The Admission timetable, including the date of Admission, may be influenced by a range of circumstances such as market conditions. There is no guarantee that Admission will occur and you should not base your financial decisions on the Company's intentions in relation to Admission at this stage. Acquiring securities to which this announcement relates may expose an investor to a significant risk of losing all or part of the amount invested. Persons considering making such an investment should consult an authorised person specialising in advising on such investments. This announcement does not constitute a recommendation concerning Admission. The value of securities can decrease as well as increase. Potential investors should consult a professional adviser as to the suitability of the Offer for the person concerned. Past performance cannot be relied upon as a guide to future performance.

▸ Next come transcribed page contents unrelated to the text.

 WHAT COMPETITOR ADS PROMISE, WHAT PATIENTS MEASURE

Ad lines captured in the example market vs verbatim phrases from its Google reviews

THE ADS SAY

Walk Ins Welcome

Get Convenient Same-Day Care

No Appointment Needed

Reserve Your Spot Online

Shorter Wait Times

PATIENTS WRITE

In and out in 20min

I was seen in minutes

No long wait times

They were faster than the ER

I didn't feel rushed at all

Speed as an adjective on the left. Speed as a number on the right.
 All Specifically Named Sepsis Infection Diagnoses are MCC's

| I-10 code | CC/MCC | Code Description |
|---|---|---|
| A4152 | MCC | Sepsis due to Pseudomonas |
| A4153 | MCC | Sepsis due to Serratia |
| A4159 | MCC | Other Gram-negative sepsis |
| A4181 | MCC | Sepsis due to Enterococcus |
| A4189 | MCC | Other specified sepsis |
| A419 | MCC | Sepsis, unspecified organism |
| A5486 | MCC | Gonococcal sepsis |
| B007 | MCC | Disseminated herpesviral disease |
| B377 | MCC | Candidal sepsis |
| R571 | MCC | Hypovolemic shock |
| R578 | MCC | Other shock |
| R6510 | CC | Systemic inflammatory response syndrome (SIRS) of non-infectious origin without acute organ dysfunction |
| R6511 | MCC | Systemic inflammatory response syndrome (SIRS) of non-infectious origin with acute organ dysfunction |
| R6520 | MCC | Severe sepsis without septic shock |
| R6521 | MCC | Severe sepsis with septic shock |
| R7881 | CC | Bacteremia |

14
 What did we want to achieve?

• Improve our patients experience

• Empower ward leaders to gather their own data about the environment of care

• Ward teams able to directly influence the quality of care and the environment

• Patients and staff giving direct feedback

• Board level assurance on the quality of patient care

Numis is authorised and regulated by the FCA in the UK and is acting exclusively for the Company and no one else in connection with the Offer and Admission. It will not regard any other person as a client in relation to the Offer and will not be responsible to anyone other than the Company for providing the protections afforded to its clients or for providing advice in relation to the contents of this announcement, the Offer and Admission or any transaction, arrangement, or other matter referred to herein.

Neither the Company, Numis nor any of their respective directors, officers, employees, agents or any other persons acting on their behalves, make or give any undertakings, representations or warranties or other assurances, express or implied, with respect to the completeness, accuracy, fairness or verification of the information or opinions contained in this announcement or (or whether any information has been omitted from the announcement). No such persons accept any responsibility or liability whatsoever for the contents of this announcement or for any other statement made or purported to be made by it or on its behalf in connection with the Company, the Offer Shares, the Offer or Admission and accordingly disclaim, to the fullest extent permitted by applicable law, all and any liability whether arising in tort or contract or otherwise which they (or any of them) might otherwise have in respect of this announcement or any such statement.